─── SOURCE DATA

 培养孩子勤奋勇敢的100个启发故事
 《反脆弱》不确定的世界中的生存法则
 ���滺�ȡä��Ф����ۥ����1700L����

──────
─── SOURCE DATA

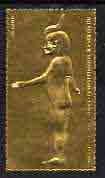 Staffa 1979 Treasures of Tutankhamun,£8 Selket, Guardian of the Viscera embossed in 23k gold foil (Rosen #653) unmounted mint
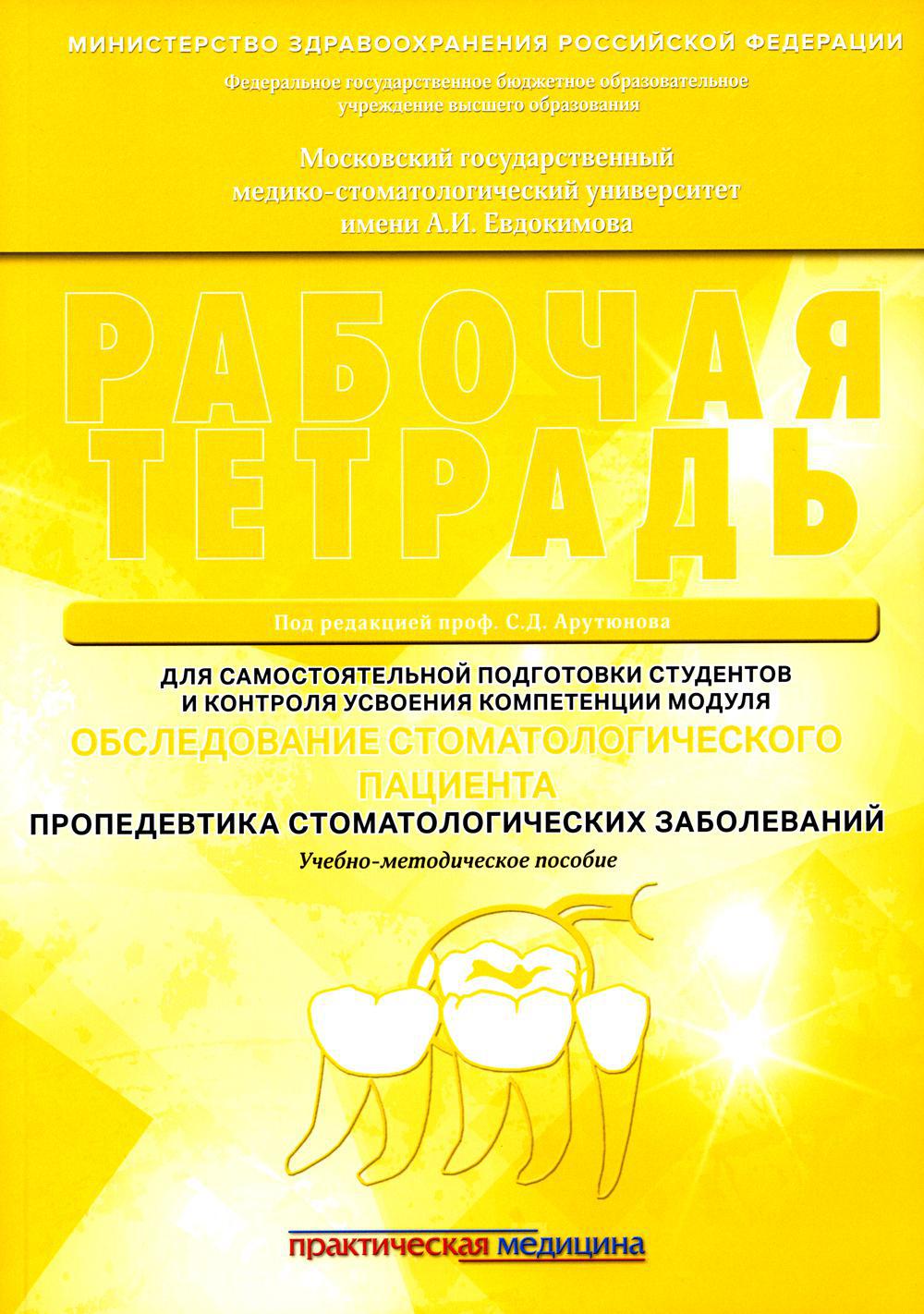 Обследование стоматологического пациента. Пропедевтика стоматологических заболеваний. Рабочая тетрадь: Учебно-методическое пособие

──────

● TASK TO CARRY OUT
Starting at the line that has "Staffa 1979 Treasures" and stopping after the line that has "Обследование стоматологического пациента.", recast the data as a Markdown table with a Row column holding the row number and an Entry column holding the line, skipping any blank lines. Leave the pictures out.

● SOLUTION
| Row | Entry |
|---|---|
| 1 |  Staffa 1979 Treasures of Tutankhamun,£8 Selket, Guardian of the Viscera embossed in 23k gold foil (Rosen #653) unmounted mint |
| 2 |  Обследование стоматологического пациента. Пропедевтика стоматологических заболеваний. Рабочая тетрадь: Учебно-методическое пособие |